• EXERCISE DATA:
—————

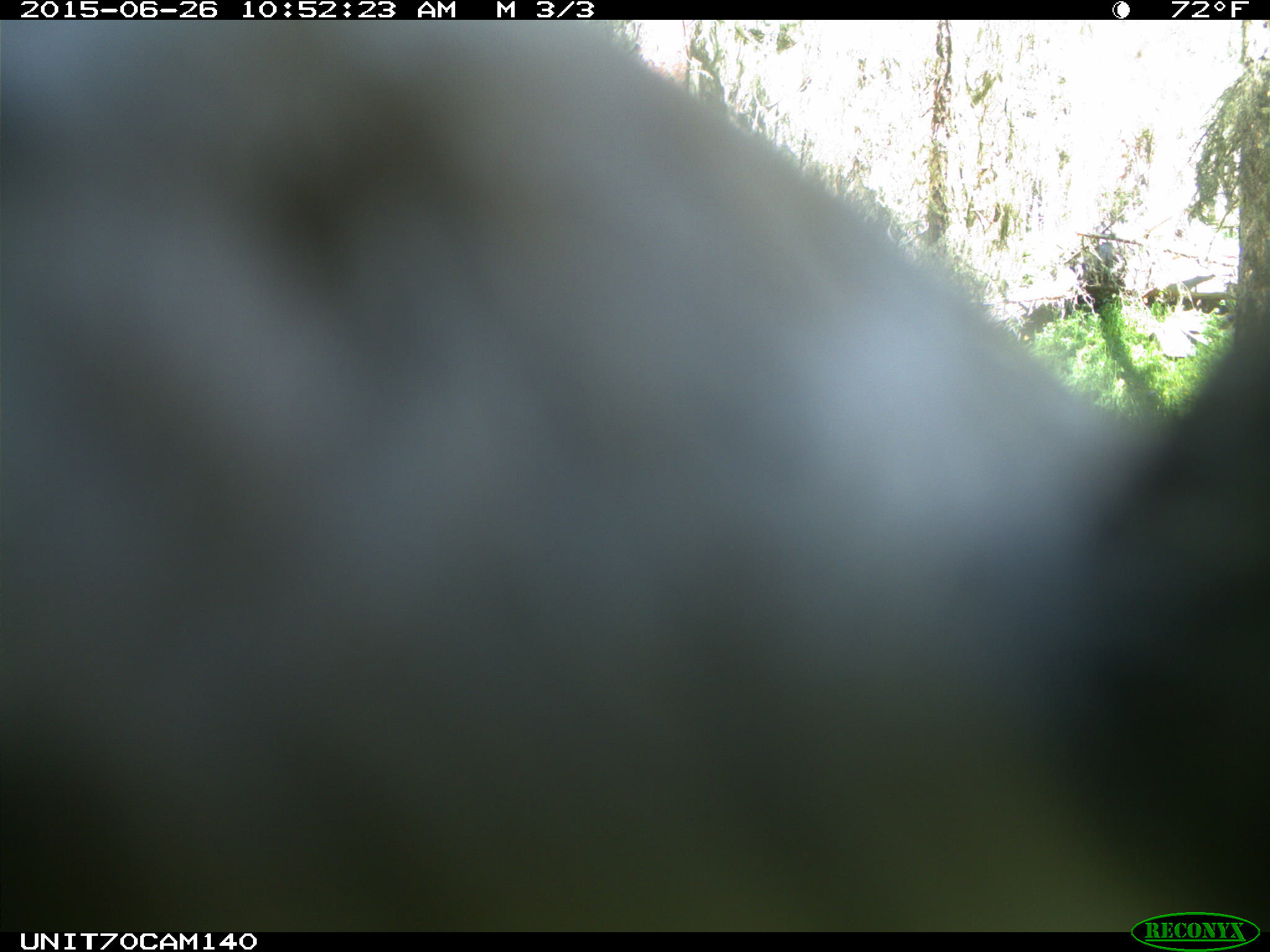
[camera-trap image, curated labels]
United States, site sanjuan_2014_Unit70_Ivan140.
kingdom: Animalia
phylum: Chordata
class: Aves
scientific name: Aves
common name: birds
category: unidentified bird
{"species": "unidentified bird (birds) (Aves)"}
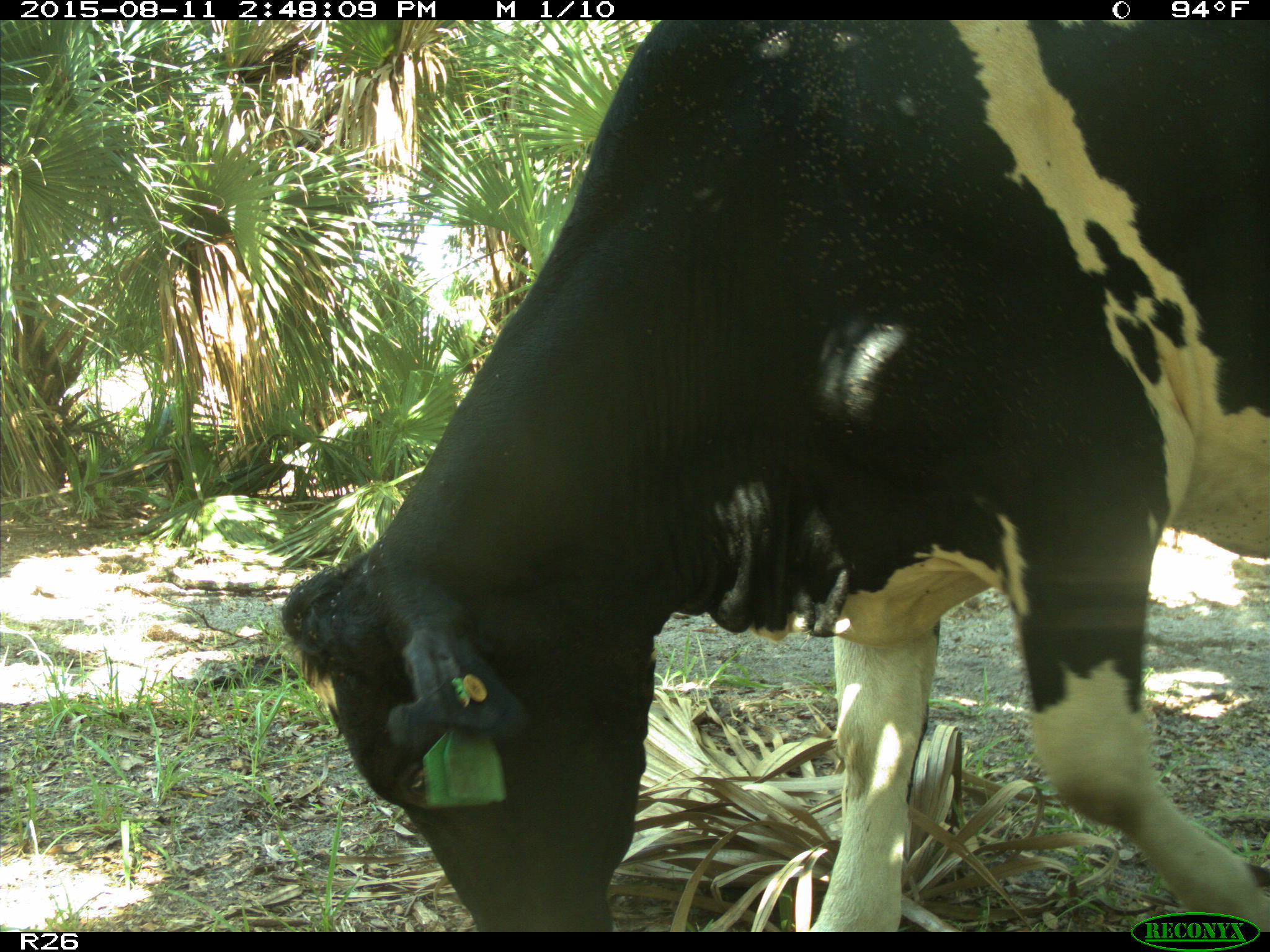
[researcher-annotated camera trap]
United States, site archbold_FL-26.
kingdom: Animalia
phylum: Chordata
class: Mammalia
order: Artiodactyla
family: Bovidae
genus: Bos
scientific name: Bos taurus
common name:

—————

• DIRECTIONS FOR THIS TASK:
Your task is to copy every line in the entries that holds the string "United".

• ANSWER TO THE PROBLEM:
United States, site sanjuan_2014_Unit70_Ivan140.
United States, site archbold_FL-26.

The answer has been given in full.